What you should do:
Filter the items below and keep only the lines that contain the word "distance". Case counts, so match capital and lowercase letters exactly.

Information given:
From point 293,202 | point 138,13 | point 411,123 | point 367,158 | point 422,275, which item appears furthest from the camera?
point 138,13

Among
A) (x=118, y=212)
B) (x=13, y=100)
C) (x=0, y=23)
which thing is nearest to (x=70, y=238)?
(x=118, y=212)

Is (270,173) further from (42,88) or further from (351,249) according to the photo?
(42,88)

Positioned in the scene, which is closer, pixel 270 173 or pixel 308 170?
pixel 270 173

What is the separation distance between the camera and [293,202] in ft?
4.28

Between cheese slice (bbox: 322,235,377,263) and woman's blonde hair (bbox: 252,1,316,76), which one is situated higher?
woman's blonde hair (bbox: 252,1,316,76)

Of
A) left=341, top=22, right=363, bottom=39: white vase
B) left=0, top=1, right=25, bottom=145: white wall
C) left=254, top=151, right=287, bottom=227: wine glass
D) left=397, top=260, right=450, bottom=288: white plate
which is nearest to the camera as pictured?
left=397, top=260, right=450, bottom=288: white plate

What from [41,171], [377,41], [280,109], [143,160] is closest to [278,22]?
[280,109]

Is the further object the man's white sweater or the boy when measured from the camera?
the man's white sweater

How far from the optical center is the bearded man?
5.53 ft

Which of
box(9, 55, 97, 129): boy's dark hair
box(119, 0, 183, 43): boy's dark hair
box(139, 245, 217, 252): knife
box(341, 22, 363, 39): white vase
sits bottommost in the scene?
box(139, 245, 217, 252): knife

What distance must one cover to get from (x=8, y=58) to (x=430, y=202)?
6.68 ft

==

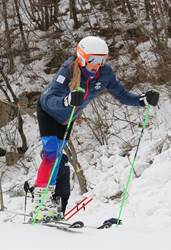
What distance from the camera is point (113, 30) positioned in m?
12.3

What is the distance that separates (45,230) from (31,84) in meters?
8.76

Correct answer:
What is the separation distance between the camera and [293,202] in ft?
What distance must one cover to get from (x=8, y=58) to (x=430, y=202)?
What distance from the camera is point (113, 30) positioned in m?
What is the distance that separates (45,230) from (31,84) in meters?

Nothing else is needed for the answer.